[EM] Orphan method?

Alex Small asmall at physics.ucsb.edu
Sat Jul 24 14:00:48 PDT 2004


On the Approval Voting list somebody brought up Rob Legrand's orphaned
voting method.  To recap:

1)  Voters rank the candidates.  (Assume for now, to keep things simple,
that voters don't truncate or rank candidates equal.  I'm sure there are
ways to handle that, but let's keep it simple for now.)  Each person's
vote is given to the top candidate on his/her list.

2)  If somebody has votes from a majority of the voters he/she wins.

3)  Otherwise, the 2 candidates with the fewest first-place votes are
compared pairwise, and the loser of that pairwise contest is eliminated. 
Anybody who had the eliminated candidate as his/her favorite has his/her
vote transferred to the next candidate on his/her list.

4)  Once again, see if anybody has votes from a majority of the voters. 
Continue the process until somebody has a majority.

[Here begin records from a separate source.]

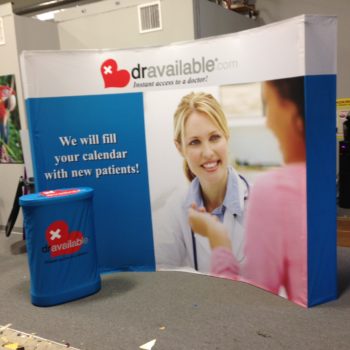 Doctor Available Trade Show Display Graphics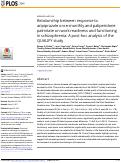 Cover page: Relationship between response to aripiprazole once-monthly and paliperidone palmitate on work readiness and functioning in schizophrenia: A post-hoc analysis of the QUALIFY study.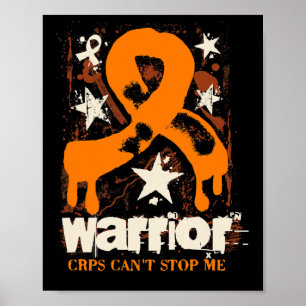 CRPS Warrior Complex Regional Pain Syndrome Awaren Poster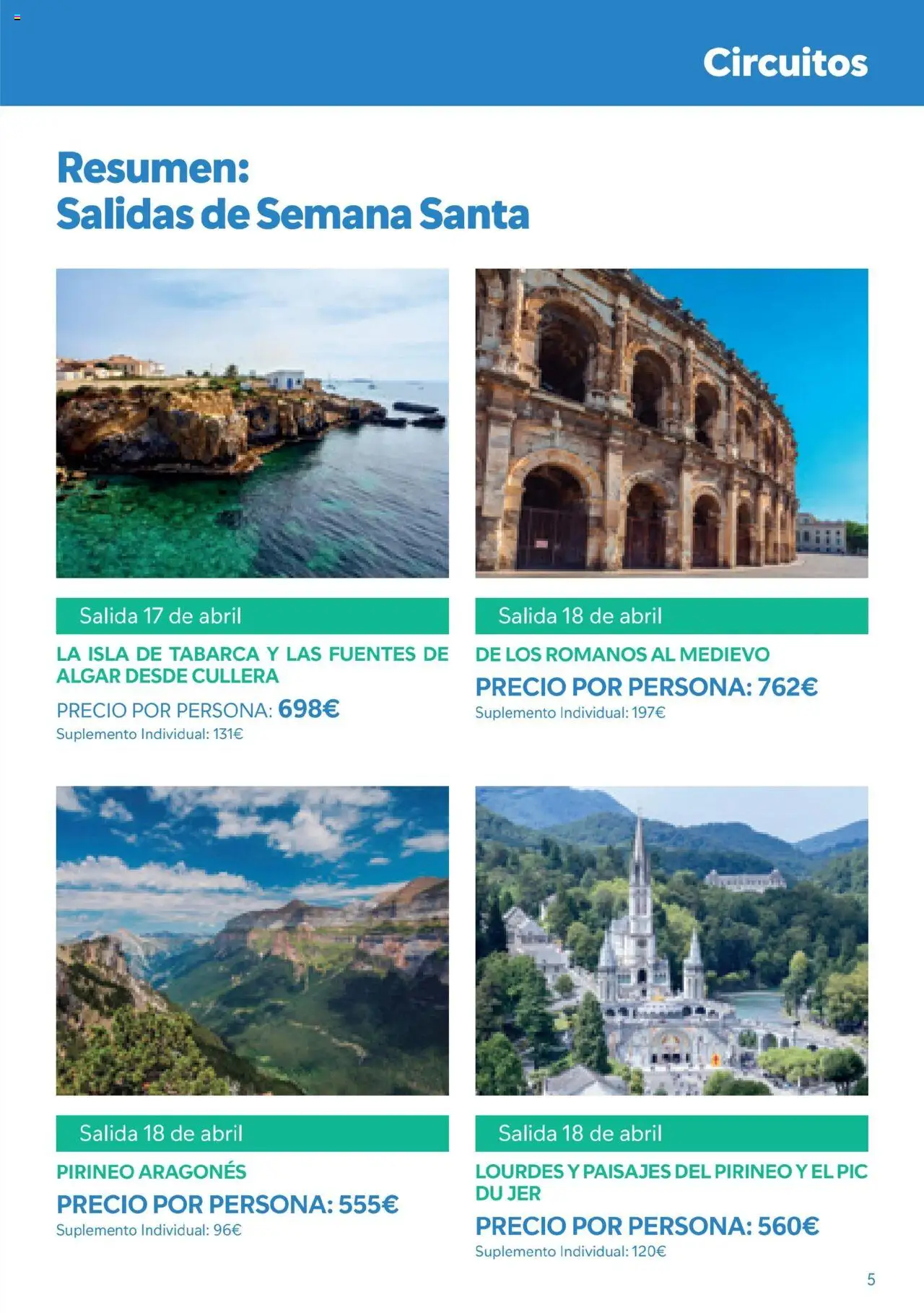 B the travel brand Viatges i Excursions │ válido desde el 01.05.2025 | Página: 5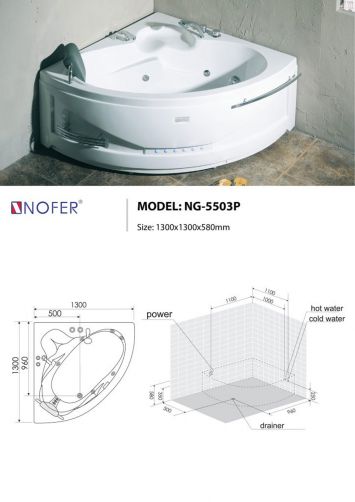 Bồn Tắm Massage Nofer NG-5503P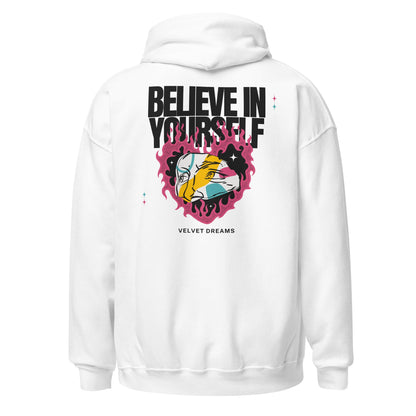 Hoodie - Belive in yourself - Velvet Dreams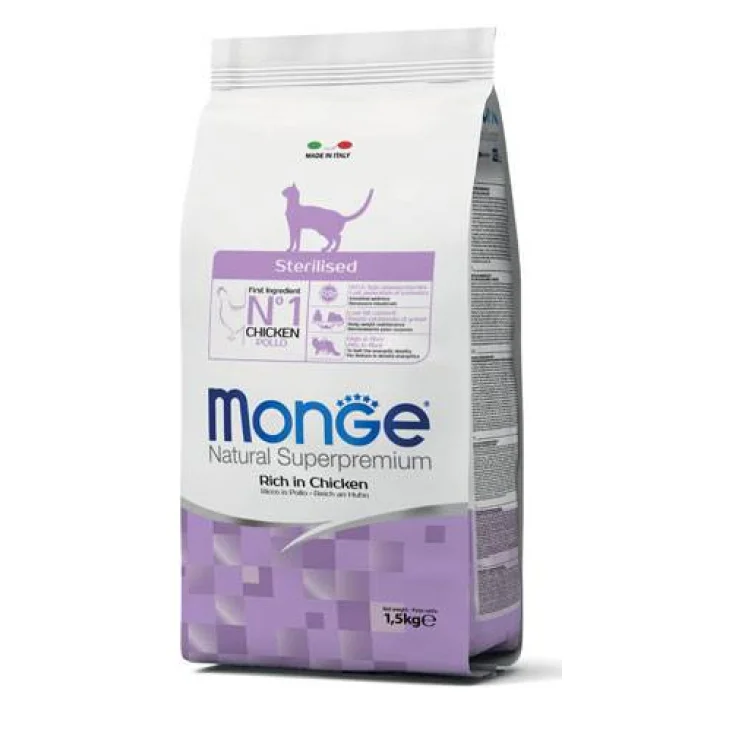 Monge Sterilised Cibo Secco per Gatti 1500 g
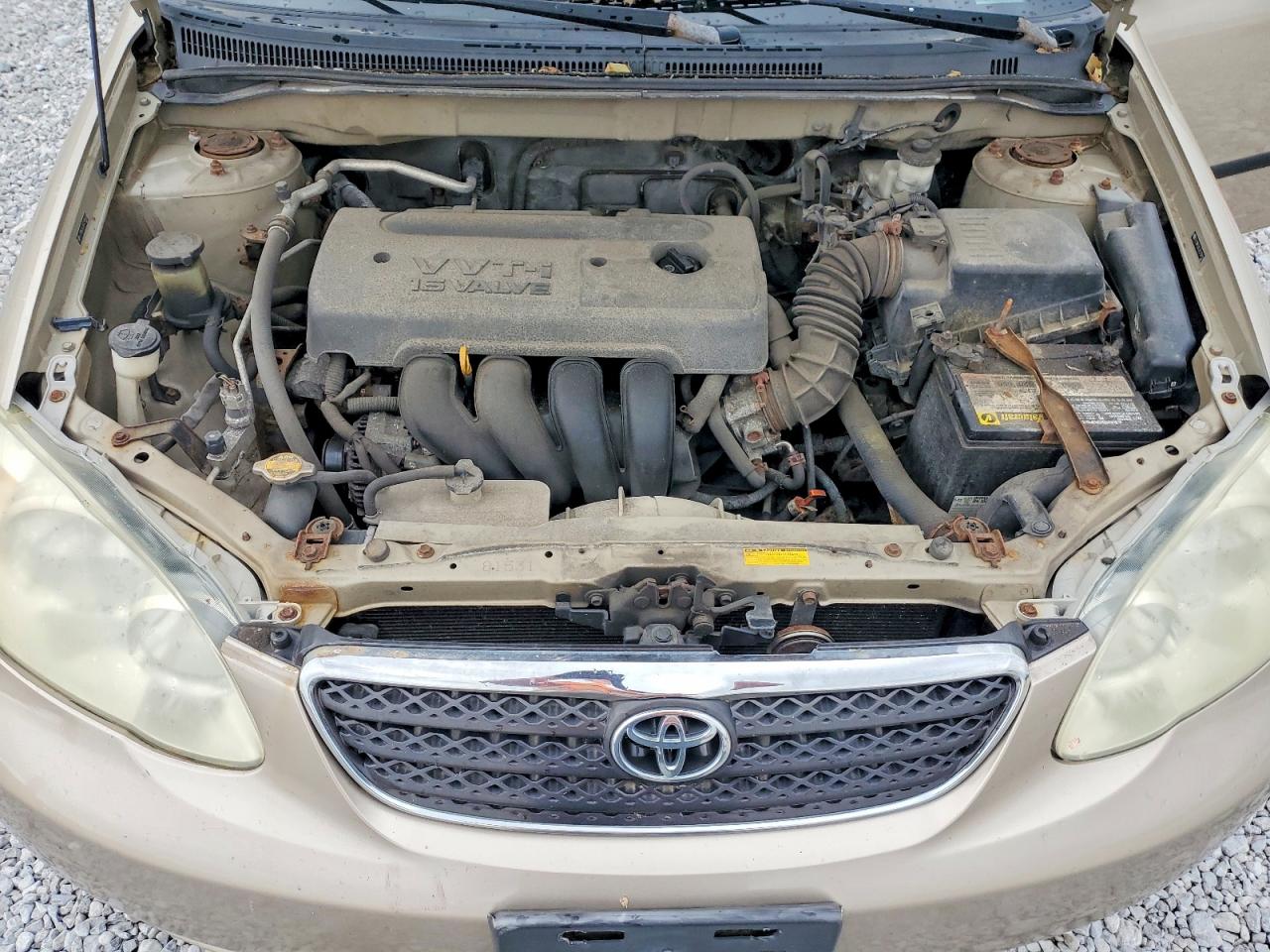 2007 Toyota Corolla Ce Tan vin: 2T1BR32E37C739128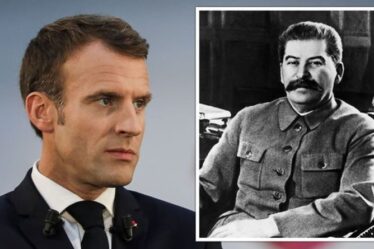 Macron a canalisé Staline avec fureur contre le Royaume-Uni et les États-Unis « voulés à la domination mondiale »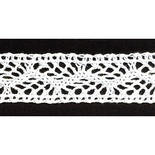 В’язане мереживо, колір білий, ширина 22 мм, довжина 90 см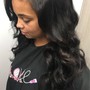 Slik press with shampoo for relaxer hair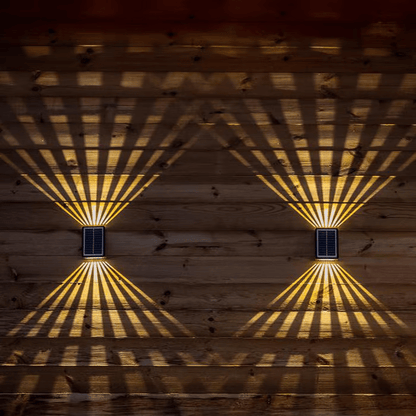 BrightRay – Solar-Wandleuchten für den Außenbereich, 4 LEDs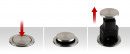 StrongPower prise électrique escamotable, 3x 230V Schuko, noir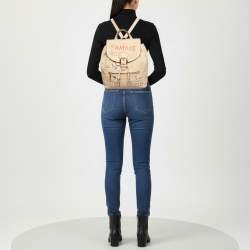 Pre Owned حقيبة ظهر كوتش كلور جلد كريمي جين ميشيل باسكيات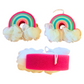 🌈 Pink & Blue Rainbow Loofah Bath Sponge for Self-Care
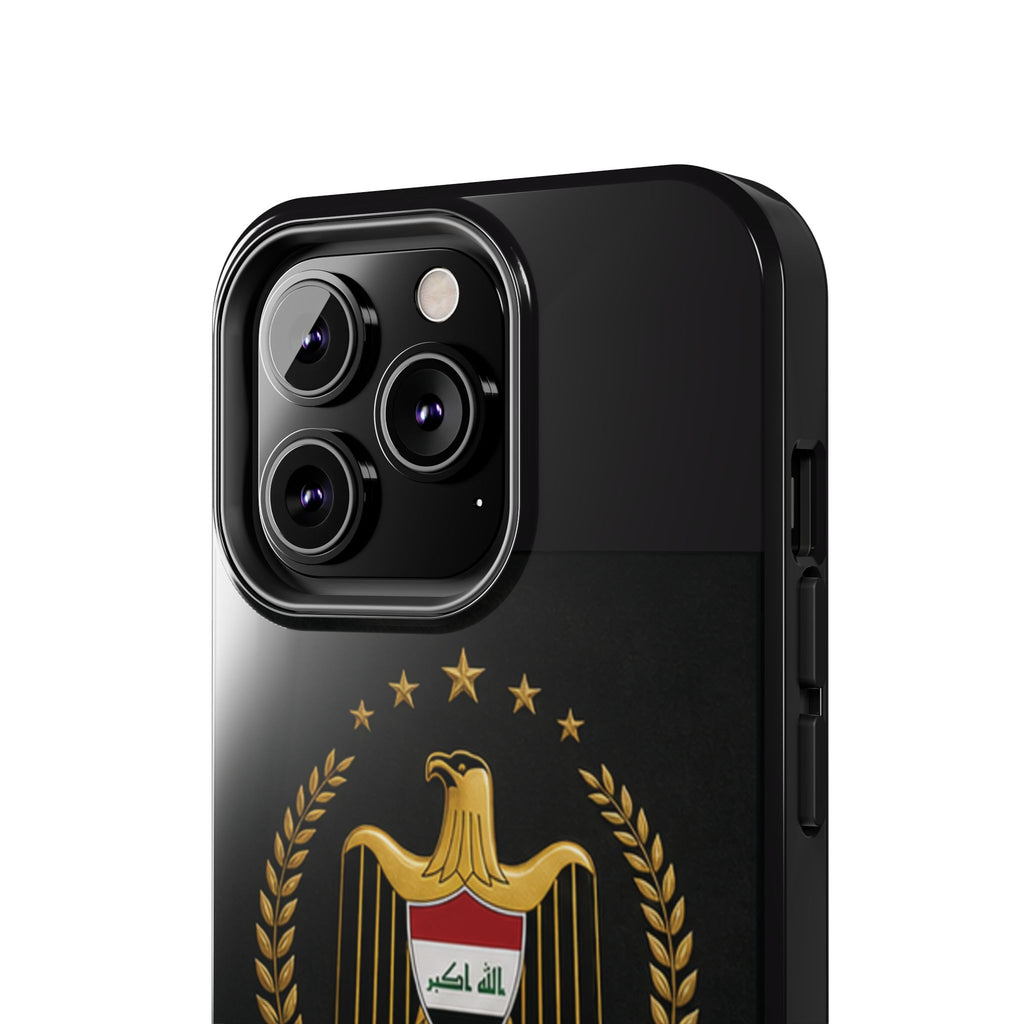 Iraq Coat of Arms Tough Phone Case — Arabic ‘Allahu Akbar’ Military Eagle Design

I thought this is an interesting method.  For starters, it's
Condorcet-compliant (yes, I know, not everybody cares about that
criterion, but many do, and Condorcet methods can be interesting).  And
it's similar to IRV, so some IRV supporters might be interested.  (And, as
Bart Ingles pointed out on either this list or another one, some places
trying IRV in the US have vaguely-worded IRV statutes, so methods other
than standard IRV might be permissible under the law.)  However, as I
think about it I seem some flaws.

It seems to present a perverse phenomenon when there's a cycle.  Say that
there's a cycle A>B>C>A, and assume without loss of generality that A has
the most first-place votes.

There will be a pairwise contest between B and C, and C will be
eliminated.  And since A defeats B pairwise A will win.  This method is
therefore equivalent to plurality-completed Condorcet, at least in the
case of 3 candidates.

I think I prefer IRV-completed Condorcet to this method.  Although from
the description it seems to use information on the voters' full preference
rankings, in the end it's equivalent to a method using far less
information to break cycles.  IRV would break a cycle using 2 pieces of
information:  (1) how many first place votes each candidate has and (2)
the results of a pairwise contest.  This method really only needs the
first piece of information when there's a cycle.  So IRV-completed
Condorcet seems preferable.

Does this method have some virtues that I'm overlooking?